Witam. Moja suczka ma 2 lata. Jest mieszańcem, matka: labrador, ojciec: nieznany. Od początku była nieufna, już jako szczeniak uciekała przed obcymi ludźmi, agresywnie zachowując się, gdy chcieli się zbliżyć. Obecnie praktycznie ma dwa domy. W związku z moją obecną pracą, większość dnia spędza w domu moich rodziców. W ostatnich dniach zaczęła się agresywnie zachowywać w stosunku do mnie. Podobne zachowanie miało już miejsce w przeszłości, ale mam wrażenie, że nie aż tak złe i krócej trwało. Pies na co dzień daje mi się głaskać, słucha moich komend, zna swoje miejsce, co jakiś czas jednak wpada jakby w jakiś trans i zaczyna traktować mnie jak obcą osobę. Patrzy podejrzliwie, kuli ogon, pokazuje zęby, gdy wyciągam ku niemu dłoń, warczy, rzuca się z wściekłością na kołdrę, która jest w pobliżu, nie reaguje wtedy ani na stanowcze: "spokój" itp, ani na spokojne mówienie, a wszelki mój ruch bywa postrzegany jako zagrożenie dla niej, dlatego napotykam się z jeszcze większą agresja z jej strony. . Ostatnio nawet mnie ugryzła, zostawiając na moim kciuku 6 dziur od zębów. . Sytuacja ta miała miejsce w nocy.
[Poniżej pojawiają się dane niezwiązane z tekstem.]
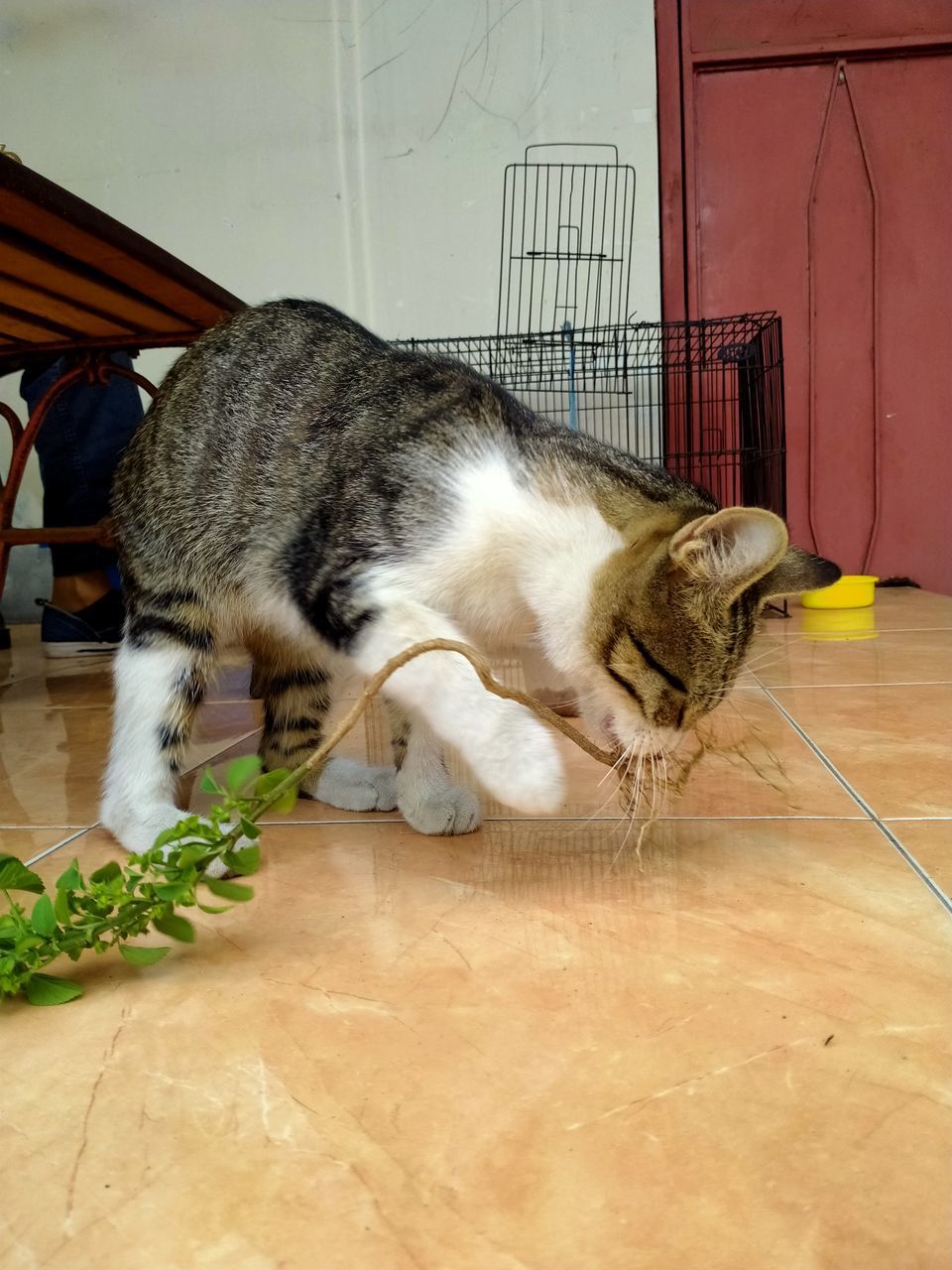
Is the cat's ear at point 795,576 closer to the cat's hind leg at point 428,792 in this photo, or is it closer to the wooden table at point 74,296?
the cat's hind leg at point 428,792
Choć ma swoje posłanie, zdarza jej się w nocy wskoczyć w moje nogi na łóżko, kiedy się przekręcam, ona się denerwuje i reaguje agresywnie. Kiedy ten stan się zacznie ciężko ją z niego wyprowadzić i potem trwa nawet kilka dni, choć zdarza się, że zanika, bo pies sam podchodzi, żeby pogłaskać go czy zjeść coś z ręki, po czym na nowo warczy i szczerzy kły. . Z tego stanu wyprowadza ją przyjście mojej mamy. Wtedy pies momentalnie zmienia się w radosnego, grzecznego, pragnącego pieszczot szczeniaka - także do mnie podchodzi wtedy, merda ogonem, itp. Ja nie jestem w stanie w tych chwilach nad nią sama zapanować, gdyż ona potrzebuje wtedy takiego bodźca. Zwykle bawi się ze mną, jest ufna, ale tego sytuacje przerażają mnie. Boję się, że następnym razem może ugryźć policzek czy większą krzywdę zrobić niż zranić dłoń. To silny pies. Mam wrażenie, ze wpada w ten trans, kiedy jest poddenerwowana, ale ciężko wyczuć, kiedy to nastąpi, a przecież niemożliwością jest, żeby pies atakował właściciela. Proszę o radę.

Odpowiedź

Proszę Pani: z tytułu opisanych objawów i ze względu na Państwa bezpieczeństwo konieczne i bezwzględne jest skontaktowanie się z doświadczonym zoopsychologiem w pobliżu Państwa miejsca zamieszkania.
Prawdopodobnie oprócz rutynowych czynności wskazane będzie także wykluczenie zaburzeń o podłożu choroby neurologicznej - ale to powinien stwierdzić psycholog zwierząt w trakcie osobistej konsultacji i oceny stanu psychofizycznego zwierzęcia.